• What you will do:
(a) From the journal excerpt, copy out the stretch from "Nov. 2.—The chief" through "DEPARTURE FROM BURJUND.", word for word.
(b) Using the journal excerpt, answer each question briefly:
(i) How far from Burjund is Shooshoot?
(ii) What do the people who were sent Bibles call Antichrist?
(iii) How old is Aboo-Taleb?
(c) List every personal name in the journal excerpt that contains the word "Khan".

Haje Mullah Mohammed Jawad tells me, that Khorossaun took its name from one of the sons of Japhet. He gave me the following list of Sooffees in Toorkestaun, which I found afterwards confirmed on my arrival in Toorkestaun.
Sheikh Samaan, Sheikh Attar, Sheikh Abool Hassan Koorikane in Kokan. Sooffees in Bokhara: Khoja Shanias Khaleefa, Naamat.
This celebrated conqueror was killed at Abeward in Khorossaun, by Saleh Khan Shakake, and Mohammed Hussein Khan Curd. At the news of his death, Khorossaun shouted for joy, for he had become in his latter days one of the greatest tyrants that ever existed. I had lived the last few days in the house of Mohammed Jawad.
The same Mullah informed me, that to the south of Burjund are the ruins of a city, called Shahr-Lot, (the city of Lot) believed by the inhabitants to be the ruins of ancient Sodom.
Nov. 2.—The chief Mullah, Mullah Ismael, Assaad Ullah Khan, and Abd Resa Khan, to whom I had sent Bibles, sent their servants to me, requesting me to point out to them the passages about Christ's coming, and the appearance of Antichrist, whom they call Dajaal, which I did.
DEPARTURE FROM BURJUND.
Nov. 3.—We left Burjund, and arrived at Shooshoot, belonging to Assaad Ullah Khan, 40 English miles from Burjund.
Mirza Ameer, a man of this town, came to me, and said, "I have heard that you are going to Bokhara; at Jehaarjoo, in the kingdom of Bokhara, my son Aboo-Taleb lives in slavery; if you can do any thing for procuring his liberty, I will be always thankful to you: he is a young man, 25 years of age; the name of his mother is Khatoon Fanne." I promised to look out for him, and told him that I would forward any letters for him. The poor young man had been taken by the Turkomauns.
Nov. 4.—We arrived at Mohammed Abad, 28 English miles from Shooshot.

• Data entries:
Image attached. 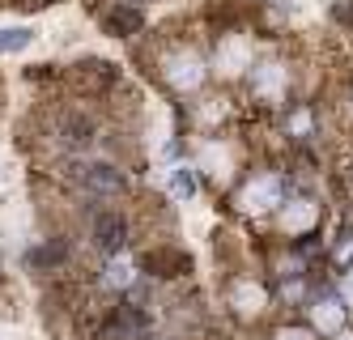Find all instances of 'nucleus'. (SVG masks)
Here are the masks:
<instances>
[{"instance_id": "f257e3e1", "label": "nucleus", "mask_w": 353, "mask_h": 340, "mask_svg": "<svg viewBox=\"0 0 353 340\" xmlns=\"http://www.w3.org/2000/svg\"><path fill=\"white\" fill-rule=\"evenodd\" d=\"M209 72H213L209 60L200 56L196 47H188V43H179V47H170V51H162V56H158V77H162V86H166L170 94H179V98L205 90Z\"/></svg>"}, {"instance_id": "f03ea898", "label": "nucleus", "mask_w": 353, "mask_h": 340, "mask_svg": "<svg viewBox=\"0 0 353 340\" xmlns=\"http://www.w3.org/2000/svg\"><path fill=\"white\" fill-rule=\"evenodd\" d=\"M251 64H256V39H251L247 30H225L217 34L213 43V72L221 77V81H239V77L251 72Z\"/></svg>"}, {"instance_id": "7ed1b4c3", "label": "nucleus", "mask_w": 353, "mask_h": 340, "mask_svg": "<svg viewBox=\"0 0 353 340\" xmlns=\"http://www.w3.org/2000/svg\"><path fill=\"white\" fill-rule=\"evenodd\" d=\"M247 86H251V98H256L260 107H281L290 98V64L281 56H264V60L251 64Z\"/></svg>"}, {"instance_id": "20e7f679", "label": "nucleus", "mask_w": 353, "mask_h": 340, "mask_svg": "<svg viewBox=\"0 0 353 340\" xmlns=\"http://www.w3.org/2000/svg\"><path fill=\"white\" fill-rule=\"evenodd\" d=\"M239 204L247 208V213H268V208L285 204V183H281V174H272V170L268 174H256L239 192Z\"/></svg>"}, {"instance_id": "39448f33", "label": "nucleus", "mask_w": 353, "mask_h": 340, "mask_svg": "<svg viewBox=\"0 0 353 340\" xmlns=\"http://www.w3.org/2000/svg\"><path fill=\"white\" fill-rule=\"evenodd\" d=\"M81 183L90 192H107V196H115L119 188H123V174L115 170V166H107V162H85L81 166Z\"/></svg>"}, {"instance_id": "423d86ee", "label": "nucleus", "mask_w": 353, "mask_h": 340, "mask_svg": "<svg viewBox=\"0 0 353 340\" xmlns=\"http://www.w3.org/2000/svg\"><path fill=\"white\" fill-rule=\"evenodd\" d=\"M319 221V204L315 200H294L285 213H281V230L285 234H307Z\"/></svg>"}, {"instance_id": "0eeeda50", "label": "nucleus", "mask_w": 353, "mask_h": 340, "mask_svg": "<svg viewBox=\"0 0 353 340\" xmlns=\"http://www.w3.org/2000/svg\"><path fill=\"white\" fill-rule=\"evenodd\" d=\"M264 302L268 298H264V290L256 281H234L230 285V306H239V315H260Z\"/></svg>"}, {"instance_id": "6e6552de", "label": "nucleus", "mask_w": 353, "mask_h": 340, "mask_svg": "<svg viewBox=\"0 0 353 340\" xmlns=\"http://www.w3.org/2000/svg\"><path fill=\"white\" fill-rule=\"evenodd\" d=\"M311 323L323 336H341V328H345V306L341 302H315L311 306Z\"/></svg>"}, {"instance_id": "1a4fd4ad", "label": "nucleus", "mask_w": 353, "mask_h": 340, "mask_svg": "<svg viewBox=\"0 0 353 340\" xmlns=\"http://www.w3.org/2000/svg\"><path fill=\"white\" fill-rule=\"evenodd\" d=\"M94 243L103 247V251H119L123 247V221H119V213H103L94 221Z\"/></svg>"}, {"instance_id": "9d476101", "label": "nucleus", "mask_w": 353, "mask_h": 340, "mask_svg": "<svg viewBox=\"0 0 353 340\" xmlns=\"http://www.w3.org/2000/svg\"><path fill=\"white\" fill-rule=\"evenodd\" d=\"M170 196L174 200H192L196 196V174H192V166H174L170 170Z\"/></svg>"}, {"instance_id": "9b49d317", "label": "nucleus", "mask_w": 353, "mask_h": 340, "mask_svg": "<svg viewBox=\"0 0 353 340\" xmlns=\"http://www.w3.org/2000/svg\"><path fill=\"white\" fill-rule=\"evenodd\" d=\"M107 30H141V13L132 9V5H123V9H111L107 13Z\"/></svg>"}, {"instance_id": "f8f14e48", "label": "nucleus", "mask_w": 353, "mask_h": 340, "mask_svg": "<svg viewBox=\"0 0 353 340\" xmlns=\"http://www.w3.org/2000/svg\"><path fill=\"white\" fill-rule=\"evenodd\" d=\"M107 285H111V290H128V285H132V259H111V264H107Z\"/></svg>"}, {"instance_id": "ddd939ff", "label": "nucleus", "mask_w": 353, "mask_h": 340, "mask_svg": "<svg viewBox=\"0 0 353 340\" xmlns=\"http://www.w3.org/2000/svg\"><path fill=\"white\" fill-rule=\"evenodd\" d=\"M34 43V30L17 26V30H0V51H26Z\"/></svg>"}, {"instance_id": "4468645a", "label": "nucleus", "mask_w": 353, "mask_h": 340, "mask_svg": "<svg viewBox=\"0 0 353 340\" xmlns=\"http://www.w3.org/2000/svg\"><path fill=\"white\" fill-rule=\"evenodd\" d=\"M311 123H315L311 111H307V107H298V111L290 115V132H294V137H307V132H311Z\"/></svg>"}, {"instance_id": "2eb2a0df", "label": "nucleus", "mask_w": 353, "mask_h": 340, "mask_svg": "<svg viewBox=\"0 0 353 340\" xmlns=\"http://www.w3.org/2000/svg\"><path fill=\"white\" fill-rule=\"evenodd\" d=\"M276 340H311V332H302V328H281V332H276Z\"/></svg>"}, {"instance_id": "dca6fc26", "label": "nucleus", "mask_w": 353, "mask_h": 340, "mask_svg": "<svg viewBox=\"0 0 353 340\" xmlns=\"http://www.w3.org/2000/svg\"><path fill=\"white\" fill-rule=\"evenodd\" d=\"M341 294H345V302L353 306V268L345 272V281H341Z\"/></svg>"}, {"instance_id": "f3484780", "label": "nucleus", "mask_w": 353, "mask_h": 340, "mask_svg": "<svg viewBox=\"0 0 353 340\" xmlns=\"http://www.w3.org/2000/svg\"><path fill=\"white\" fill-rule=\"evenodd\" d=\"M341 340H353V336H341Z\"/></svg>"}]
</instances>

• Results by task:
(a)
Nov. 2.—The chief Mullah, Mullah Ismael, Assaad Ullah Khan, and Abd Resa Khan, to whom I had sent Bibles, sent their servants to me, requesting me to point out to them the passages about Christ's coming, and the appearance of Antichrist, whom they call Dajaal, which I did.
DEPARTURE FROM BURJUND.

(b)
(i) 40 English miles
(ii) Dajaal
(iii) 25 years

(c)
Saleh Khan Shakake
Mohammed Hussein Khan Curd
Assaad Ullah Khan
Abd Resa Khan